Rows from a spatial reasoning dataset
..........

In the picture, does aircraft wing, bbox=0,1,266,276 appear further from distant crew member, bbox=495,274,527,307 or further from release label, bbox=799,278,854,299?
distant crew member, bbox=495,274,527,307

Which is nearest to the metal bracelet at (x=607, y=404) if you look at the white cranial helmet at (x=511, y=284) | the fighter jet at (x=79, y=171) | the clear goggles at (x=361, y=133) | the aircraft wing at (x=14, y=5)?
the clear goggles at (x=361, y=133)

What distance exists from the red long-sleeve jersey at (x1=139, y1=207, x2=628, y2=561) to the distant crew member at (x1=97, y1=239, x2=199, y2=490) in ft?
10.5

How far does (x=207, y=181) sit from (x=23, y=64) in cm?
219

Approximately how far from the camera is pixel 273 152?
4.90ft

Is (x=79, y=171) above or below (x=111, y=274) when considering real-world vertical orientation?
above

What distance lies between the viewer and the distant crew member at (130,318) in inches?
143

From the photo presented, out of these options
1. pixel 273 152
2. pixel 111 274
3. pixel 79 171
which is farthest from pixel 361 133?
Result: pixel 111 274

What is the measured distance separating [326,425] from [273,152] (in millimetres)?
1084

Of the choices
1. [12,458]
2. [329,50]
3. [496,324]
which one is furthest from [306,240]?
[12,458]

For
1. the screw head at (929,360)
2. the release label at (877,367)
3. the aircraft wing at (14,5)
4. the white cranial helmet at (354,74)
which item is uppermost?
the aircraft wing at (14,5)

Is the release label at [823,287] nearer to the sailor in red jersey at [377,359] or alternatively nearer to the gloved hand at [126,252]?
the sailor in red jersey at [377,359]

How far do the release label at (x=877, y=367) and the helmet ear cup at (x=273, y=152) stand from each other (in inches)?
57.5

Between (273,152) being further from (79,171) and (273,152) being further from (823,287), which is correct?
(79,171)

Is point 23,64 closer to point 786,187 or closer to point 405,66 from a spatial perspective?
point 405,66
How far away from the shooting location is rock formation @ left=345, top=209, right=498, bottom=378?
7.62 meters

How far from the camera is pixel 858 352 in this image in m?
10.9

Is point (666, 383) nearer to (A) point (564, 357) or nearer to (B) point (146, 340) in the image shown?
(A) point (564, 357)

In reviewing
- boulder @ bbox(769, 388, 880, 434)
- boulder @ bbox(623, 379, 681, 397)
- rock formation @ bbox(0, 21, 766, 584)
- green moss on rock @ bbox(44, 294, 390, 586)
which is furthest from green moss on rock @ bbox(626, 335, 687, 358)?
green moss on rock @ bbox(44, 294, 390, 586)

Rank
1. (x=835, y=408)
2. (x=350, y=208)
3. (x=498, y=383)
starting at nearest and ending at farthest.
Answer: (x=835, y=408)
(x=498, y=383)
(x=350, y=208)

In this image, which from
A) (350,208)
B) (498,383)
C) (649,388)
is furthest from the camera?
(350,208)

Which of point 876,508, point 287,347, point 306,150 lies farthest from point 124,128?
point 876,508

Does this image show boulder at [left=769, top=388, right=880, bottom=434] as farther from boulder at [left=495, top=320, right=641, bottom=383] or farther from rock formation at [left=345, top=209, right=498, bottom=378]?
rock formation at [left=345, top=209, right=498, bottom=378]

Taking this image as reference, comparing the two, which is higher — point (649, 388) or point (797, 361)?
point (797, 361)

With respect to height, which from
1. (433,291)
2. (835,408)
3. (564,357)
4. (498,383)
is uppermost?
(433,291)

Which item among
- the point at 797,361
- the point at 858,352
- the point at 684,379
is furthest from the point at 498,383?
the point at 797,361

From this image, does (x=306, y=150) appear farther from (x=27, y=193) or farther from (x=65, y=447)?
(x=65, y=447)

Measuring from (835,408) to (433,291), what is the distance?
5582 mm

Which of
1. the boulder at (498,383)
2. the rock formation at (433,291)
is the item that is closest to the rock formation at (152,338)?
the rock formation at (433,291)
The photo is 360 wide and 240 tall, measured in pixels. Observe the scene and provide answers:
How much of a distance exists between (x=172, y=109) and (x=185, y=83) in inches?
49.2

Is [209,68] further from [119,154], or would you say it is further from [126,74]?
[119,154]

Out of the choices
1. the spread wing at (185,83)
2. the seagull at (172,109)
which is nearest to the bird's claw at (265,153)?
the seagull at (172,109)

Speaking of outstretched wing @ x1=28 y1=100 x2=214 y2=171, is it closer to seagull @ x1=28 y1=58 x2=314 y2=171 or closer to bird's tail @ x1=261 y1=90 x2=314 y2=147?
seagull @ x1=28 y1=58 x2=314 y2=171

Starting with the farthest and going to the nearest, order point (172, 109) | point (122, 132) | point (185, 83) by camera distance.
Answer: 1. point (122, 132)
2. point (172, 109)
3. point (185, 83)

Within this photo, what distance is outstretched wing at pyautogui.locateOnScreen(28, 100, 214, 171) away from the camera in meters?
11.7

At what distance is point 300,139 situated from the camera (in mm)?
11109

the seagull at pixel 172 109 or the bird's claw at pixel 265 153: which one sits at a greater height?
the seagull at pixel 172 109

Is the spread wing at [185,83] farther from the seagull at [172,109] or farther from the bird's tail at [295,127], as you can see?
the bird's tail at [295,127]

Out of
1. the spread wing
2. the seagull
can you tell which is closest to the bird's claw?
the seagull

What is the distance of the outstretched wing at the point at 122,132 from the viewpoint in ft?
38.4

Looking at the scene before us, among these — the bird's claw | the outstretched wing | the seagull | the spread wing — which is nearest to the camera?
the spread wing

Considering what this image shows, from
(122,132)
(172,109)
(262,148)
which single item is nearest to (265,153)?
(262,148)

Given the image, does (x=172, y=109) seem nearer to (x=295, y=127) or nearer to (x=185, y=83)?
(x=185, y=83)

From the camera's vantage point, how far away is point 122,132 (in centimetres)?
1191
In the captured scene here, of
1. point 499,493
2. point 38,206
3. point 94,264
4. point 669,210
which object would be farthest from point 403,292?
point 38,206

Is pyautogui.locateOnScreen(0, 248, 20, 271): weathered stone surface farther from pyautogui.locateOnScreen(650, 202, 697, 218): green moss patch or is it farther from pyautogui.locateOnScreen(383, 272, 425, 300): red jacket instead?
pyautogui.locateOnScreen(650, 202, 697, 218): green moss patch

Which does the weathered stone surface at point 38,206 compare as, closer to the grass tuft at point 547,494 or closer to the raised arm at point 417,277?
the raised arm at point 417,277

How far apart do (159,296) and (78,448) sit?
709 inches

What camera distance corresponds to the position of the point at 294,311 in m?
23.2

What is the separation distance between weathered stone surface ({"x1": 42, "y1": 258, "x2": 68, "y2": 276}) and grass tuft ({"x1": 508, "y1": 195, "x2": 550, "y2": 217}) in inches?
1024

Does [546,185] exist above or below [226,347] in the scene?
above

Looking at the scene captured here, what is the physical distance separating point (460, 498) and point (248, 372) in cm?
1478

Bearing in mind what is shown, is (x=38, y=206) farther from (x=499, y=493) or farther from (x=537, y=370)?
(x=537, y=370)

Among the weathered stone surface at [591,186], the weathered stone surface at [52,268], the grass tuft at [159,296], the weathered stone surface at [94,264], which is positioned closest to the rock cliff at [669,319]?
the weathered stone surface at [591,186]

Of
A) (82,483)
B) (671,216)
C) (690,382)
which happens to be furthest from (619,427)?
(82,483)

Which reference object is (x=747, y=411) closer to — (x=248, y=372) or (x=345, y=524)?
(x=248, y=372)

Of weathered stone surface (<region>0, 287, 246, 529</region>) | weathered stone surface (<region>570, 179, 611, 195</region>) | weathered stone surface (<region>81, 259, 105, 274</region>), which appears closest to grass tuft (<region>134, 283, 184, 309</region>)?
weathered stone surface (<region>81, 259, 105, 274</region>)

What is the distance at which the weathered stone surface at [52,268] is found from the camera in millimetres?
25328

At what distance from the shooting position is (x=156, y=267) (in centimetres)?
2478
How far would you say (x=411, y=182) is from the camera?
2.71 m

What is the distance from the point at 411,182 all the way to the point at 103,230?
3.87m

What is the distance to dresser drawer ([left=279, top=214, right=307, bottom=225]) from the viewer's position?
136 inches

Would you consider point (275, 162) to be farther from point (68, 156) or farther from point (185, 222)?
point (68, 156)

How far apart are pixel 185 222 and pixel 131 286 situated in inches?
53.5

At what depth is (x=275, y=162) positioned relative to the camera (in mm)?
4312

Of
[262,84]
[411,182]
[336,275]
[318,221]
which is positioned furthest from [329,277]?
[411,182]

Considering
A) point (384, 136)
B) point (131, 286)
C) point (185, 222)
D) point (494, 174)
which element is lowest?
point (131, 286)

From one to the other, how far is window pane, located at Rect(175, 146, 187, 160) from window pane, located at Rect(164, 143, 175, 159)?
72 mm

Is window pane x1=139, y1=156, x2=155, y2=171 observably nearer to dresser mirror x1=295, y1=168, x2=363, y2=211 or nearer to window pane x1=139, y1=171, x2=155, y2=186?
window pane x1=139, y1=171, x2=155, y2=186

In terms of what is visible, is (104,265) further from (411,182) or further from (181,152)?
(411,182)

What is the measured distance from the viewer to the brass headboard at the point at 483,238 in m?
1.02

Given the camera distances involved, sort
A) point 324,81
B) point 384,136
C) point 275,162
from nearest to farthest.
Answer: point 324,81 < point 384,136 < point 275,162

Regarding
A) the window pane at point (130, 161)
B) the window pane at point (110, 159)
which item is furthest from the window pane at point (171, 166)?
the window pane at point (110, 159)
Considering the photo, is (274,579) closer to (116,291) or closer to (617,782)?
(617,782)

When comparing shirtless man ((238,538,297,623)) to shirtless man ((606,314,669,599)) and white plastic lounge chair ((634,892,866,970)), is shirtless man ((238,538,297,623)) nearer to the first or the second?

..........

▶ _STATED EXERCISE_: Return, unchanged, each line from the line containing "Given the camera distances involved, sort" through the last line of the material.

▶ _WRITTEN SOLUTION_:
Given the camera distances involved, sort
A) point 324,81
B) point 384,136
C) point 275,162
from nearest to farthest.
Answer: point 324,81 < point 384,136 < point 275,162

Regarding
A) the window pane at point (130, 161)
B) the window pane at point (110, 159)
which item is furthest from the window pane at point (171, 166)?
the window pane at point (110, 159)
Considering the photo, is (274,579) closer to (116,291) or closer to (617,782)?
(617,782)

When comparing shirtless man ((238,538,297,623)) to shirtless man ((606,314,669,599)) and white plastic lounge chair ((634,892,866,970)), is shirtless man ((238,538,297,623)) nearer to the first or the second?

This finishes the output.